Reproduce word for word the entries from the line containing "From the camera, at" through the end of the entries, both ends included.
───
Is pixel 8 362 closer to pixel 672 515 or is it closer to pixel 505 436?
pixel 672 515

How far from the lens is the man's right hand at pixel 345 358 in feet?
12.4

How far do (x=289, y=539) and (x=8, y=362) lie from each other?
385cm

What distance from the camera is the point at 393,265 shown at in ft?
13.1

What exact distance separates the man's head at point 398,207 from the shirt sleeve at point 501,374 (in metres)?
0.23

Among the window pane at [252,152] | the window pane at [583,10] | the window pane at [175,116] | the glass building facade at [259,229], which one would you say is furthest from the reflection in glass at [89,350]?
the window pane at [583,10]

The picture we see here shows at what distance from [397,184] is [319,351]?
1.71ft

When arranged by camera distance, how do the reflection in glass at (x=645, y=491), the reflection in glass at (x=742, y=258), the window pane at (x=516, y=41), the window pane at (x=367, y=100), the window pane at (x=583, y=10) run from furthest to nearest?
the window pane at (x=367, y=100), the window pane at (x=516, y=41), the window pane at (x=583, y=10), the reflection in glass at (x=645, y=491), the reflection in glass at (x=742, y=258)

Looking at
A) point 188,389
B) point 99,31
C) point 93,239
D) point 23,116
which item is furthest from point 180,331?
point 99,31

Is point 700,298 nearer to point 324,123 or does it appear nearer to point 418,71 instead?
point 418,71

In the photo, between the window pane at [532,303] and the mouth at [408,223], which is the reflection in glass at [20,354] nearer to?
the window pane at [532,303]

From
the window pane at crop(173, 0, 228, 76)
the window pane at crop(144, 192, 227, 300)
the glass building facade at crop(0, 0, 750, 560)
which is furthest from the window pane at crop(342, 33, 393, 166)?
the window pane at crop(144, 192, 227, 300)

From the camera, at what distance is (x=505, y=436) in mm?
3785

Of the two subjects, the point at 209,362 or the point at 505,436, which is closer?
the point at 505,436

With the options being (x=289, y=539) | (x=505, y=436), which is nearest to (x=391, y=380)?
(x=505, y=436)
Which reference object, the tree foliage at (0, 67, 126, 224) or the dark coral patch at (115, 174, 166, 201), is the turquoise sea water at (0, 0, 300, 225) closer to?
───
• [Output of the task]
From the camera, at what distance is (x=505, y=436) in mm?
3785

Of the two subjects, the point at 209,362 or the point at 505,436, which is closer?
the point at 505,436

With the options being (x=289, y=539) | (x=505, y=436), which is nearest to (x=391, y=380)?
(x=505, y=436)
Which reference object, the tree foliage at (0, 67, 126, 224) or the dark coral patch at (115, 174, 166, 201), is the turquoise sea water at (0, 0, 300, 225) closer to?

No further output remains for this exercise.